Und die Politik? Nutzt die Chance. Eben noch mal fix das Menschenrecht auf Asyl zur huldvoll gewährten Gnade gestutzt, heute zum soundsovielten Male ein Gesetz zur anlasslosen Totalüberwachung, vulgo: Vorratsdatenspeicherung durch den Bundestag gewunken. Ay, sweet, our little ritual! Es wird ebenso zuverlässig vom Bundesverfassungsgericht wieder kassiert werden, sollten gut die Hälfte der dort beschäftigten Richter noch halbwegs alle Latten am Zaun haben, wovon angesichts der bisherigen Erfahrungen glücklicherweise auszugehen ist. Viel Kluges und Richtiges ist von Anderen bereits geschrieben worden über diese Dreistigkeit. Bleibt mir noch die Frage: Für wie blöd hält man mich eigentlich?

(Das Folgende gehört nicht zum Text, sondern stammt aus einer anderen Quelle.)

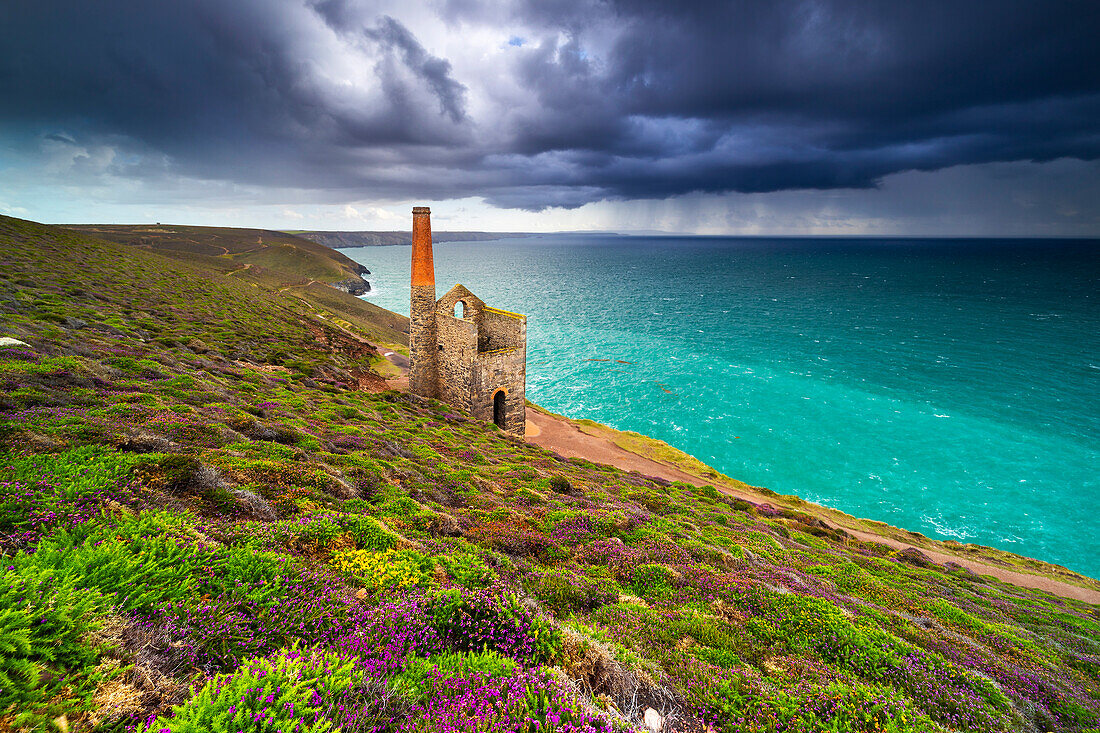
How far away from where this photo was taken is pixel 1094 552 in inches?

Inzwischen beginne ich übrigens zu glauben, dass die Kulturpessimisten Recht haben. Dieses Land ist wohl wirklich dem Untergang geweiht. So viel geballte Dummdreistigkeit, Doofheit, Piesepömpligkeit und Panikmache übersteht auf Dauer keine Gesellschaft der Welt. Abgesehen davon, dass ich Kategorien wie 'Volk' und 'Nation' im 21. Jahrhundert eh für weitgehend obsolet halte, könnte ich so einem Untergang im Unterschied zu den Kulturpessimisten einige positive Seiten abgewinnen.